It’s not often – more like never – that we get a press release touting a road as "infamous" but that’s what happened this week. The Hualapai Tribe has announced that paving is complete on 13-mile Diamond Bar Road, sole access to the Skywalk and to the scenic vistas of Guano Point. Begun in 2009, the road has taken 12 years to finish and five to pave, at a total cost of $35 million. Alluding to financial difficulties that required a decade of scrimping and saving federal funds, Hualapai Chairwoman Sherry J. Counts said, "Our tourists will have a smooth, scenic drive to this magnificent destination, and we anticipate a considerable increase in visitors to this entire region as a result."

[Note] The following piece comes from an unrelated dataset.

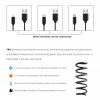 Spirál USB - Micro USB kábel 2A 1m fekete-5900217972075 7 kép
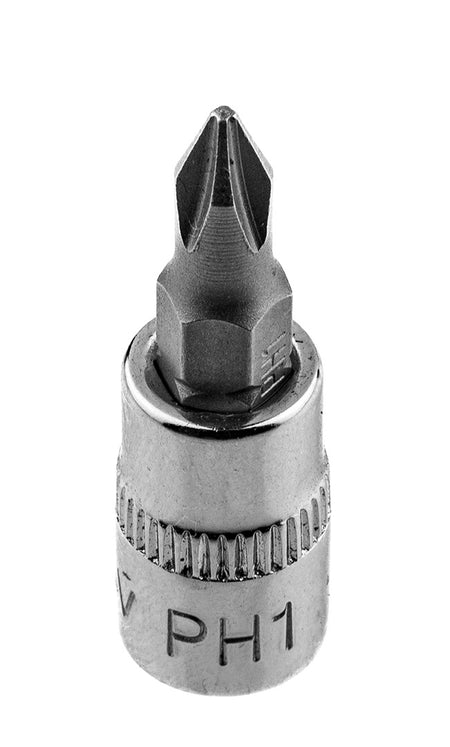 PH1 skrutkovací bit na 1/4" zásuvke, krátky, 37 mm od NEO TOOLS nájdeš na naravis.sk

Indeed, according to the Las Vegas Review-Journal, during its unpaved, washboard-road days, "Tour operators had complained of broken windows, flat tires, missing hubcaps and dust." Moaned Bessy Lee, marketing director of junket company CHD Inc., "It was painful, awful, tortuous. It totally [destroyed] the underbody of your coaches, and your vehicle and tires, and everything else. Now that the road is paved, it’s an absolute joy." It’s also projected to cut round-trip travel time – via the Mike O’Callaghan-Pat Tillman Bridge bypass – by two hours.
The August 12 formal opening of the road is such a big deal that Arizona Gov. Jan Brewer will be present, along with Counts, and representatives of the Arizona Commission of Indian Affairs and Grand Canyon Resort Corp. The road, built to federal highway standards, will be blessed by the Hualapai Bird Dancers.
Other than sheer cost, the biggest obstacle to a smooth road was repeated litigation with local dude rancher Nigel Turner. It was thought that a $750,000 settlement with Turner in 2007 would pacify him, but he subsequently revived the dispute, "saying an easement he granted to the federal government to allow public access on his property off Diamond Bar Road had expired, construction was harming his guests, and amenities agreed upon in the settlement weren’t being carried out," according to the R-J.
Turner even went so far as to barricade the road, having previously demanded toll payments at gunpoint from tourists, initially $20 a head (later reduced to $5 a car). In 2013, a federal judge upheld the 2007 settlement but ordered the Uncle Sam and Turner to work together ""in good faith" to fulfill its terms, which included cattle guards, underpasses, and fencing. The Hualapai were to finish the new road and the original Diamond Bar would revert to Turner’s control.
Grand Canyon Skywalk is still far from finished. It’s not hooked up to the power grid or sewage lines. Water has to be driven in and electricity comes from a generator. The visitor center at the Skywalk remains unfinished. However, the completion of the road has to be regarded as an enormous milestone in the history of this controversial and trouble-plagued project.